▶ [Text under study]:
************
How the Photo of Top Secret Folders at Trump’s Home Came About - The New York Times
"Federal agents arrayed classified materials on a floor at former President Donald J. Trump’s Florida residence for a photograph as a standard part of their evidence-gathering procedures."
On Wednesday, Mr. Trump took to his social media site to say that “the F.B.I., during the raid of Mar-a-Lago, threw documents haphazardly all over the floor (perhaps pretending that it was me that did it!), and then started taking pictures of them for the public to see.”
But the genesis of the photograph appears to be in keeping with standard protocols for how federal agents handle evidence they come across in a search.
The folders were arrayed by agents at Mar-a-Lago after being removed from what the filing indicated was Mr. Trump’s office — they were not discovered scattered on the floor, according to two federal law enforcement officials.
However, the article did not say how the visible parts of those documents got covered in white. Was it white sheets that the FBI agents put on top of them? Were those white sheets already there? Were those white areas painted on by someone with image-editing software?
The documents have a lot of overlap, and looking at the picture carefully, there look like some mistakes in doing that overlap. So the white areas were likely image-edited on (I don't like "Photoshopped").
************
▶ [Stored data]:

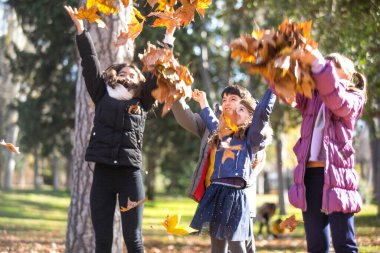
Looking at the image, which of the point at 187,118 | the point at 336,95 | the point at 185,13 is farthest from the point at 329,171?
the point at 185,13

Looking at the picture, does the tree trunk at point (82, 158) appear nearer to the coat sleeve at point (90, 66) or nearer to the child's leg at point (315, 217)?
the coat sleeve at point (90, 66)

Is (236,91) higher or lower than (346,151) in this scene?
higher

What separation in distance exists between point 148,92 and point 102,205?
98cm

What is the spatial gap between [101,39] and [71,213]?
1.95 metres

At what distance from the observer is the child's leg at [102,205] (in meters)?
4.58

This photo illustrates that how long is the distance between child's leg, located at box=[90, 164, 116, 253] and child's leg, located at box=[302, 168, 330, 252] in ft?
5.21

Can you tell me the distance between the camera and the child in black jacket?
14.9 feet

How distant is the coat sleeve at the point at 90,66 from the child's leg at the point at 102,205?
2.05ft

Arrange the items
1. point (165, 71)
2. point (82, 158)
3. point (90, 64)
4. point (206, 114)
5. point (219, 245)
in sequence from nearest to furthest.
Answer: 1. point (165, 71)
2. point (219, 245)
3. point (90, 64)
4. point (206, 114)
5. point (82, 158)

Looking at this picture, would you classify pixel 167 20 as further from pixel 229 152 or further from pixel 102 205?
pixel 102 205

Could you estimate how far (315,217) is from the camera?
3801mm

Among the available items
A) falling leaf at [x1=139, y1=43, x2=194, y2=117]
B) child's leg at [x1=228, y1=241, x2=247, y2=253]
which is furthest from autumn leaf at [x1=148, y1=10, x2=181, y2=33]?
child's leg at [x1=228, y1=241, x2=247, y2=253]

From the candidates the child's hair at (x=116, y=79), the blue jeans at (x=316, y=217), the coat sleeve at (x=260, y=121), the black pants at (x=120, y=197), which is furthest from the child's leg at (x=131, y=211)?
the blue jeans at (x=316, y=217)

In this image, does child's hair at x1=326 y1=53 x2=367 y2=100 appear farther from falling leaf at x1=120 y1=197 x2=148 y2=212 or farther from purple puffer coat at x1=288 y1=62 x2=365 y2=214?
falling leaf at x1=120 y1=197 x2=148 y2=212
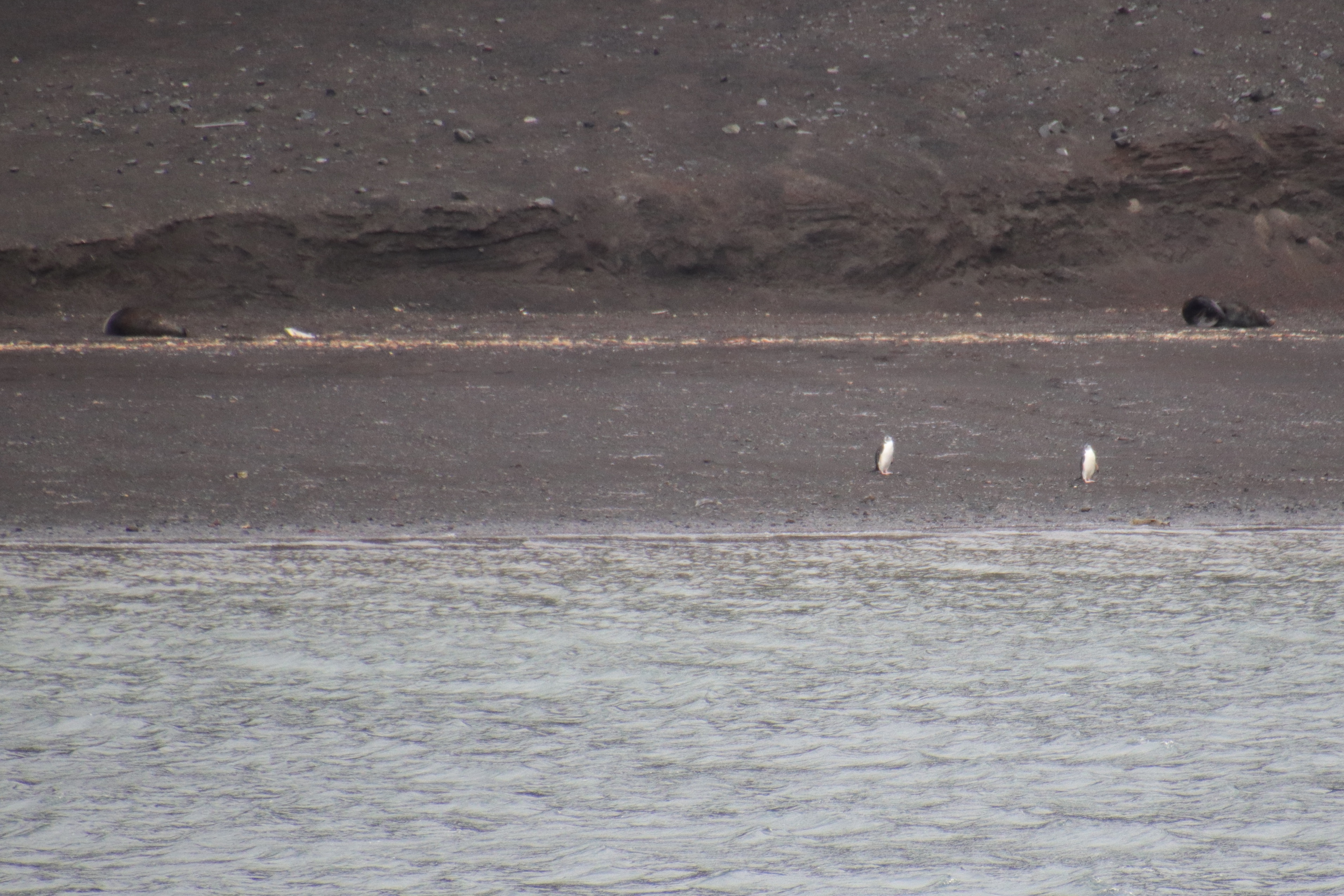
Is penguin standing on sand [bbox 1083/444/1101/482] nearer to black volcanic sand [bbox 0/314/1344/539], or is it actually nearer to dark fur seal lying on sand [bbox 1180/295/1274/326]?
black volcanic sand [bbox 0/314/1344/539]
************
▶ [Requirement A]:
In the piece about the Mar-a-Lago photograph, write out the passage starting at "But the genesis" and ending at "law enforcement officials.", substituting "procedures" for "protocols".
▶ [Requirement B]:
In the piece about the Mar-a-Lago photograph, where did two federal law enforcement officials say the folders had been removed from?
▶ [Requirement C]:
Carry on the piece about the Mar-a-Lago photograph from the point where it stops.

▶ [Output A]:
But the genesis of the photograph appears to be in keeping with standard procedures for how federal agents handle evidence they come across in a search.
The folders were arrayed by agents at Mar-a-Lago after being removed from what the filing indicated was Mr. Trump’s office — they were not discovered scattered on the floor, according to two federal law enforcement officials.

▶ [Output B]:
From what the filing indicated was Mr. Trump's office.

▶ [Output C]:
Further evidence is how white those white areas are: noticeably whiter than the paper or the boxes, both of which were originally very white but were darkened in the picture from being photographed. The camera would likely have adjusted its exposure to make the brightest parts close to maximum for their hue and saturation, even if not exact maximum. Notice also the reddish tint of the documents That would have to be the result of image editing, which can make exact (255,255,255) #FFFFFF white. The white parts were (217,217,217), but much brighter than the box (133,143,149), the picture frame (152,155,150), or the documents (200,185,179). Image editing done on the 2040*1359 WEBP picture that was saved from the New York Times article.
Also,
One noteworthy element of the photograph, as the Justice Department pointed out in its filing yesterday, is that none of the folders bear a label or stamp indicating that Mr. Trump declassified them, as he has periodically claimed when asked about his retention of government materials requested by the National Archives. Documents that have been declassified typically contain explicit markings indicating the change.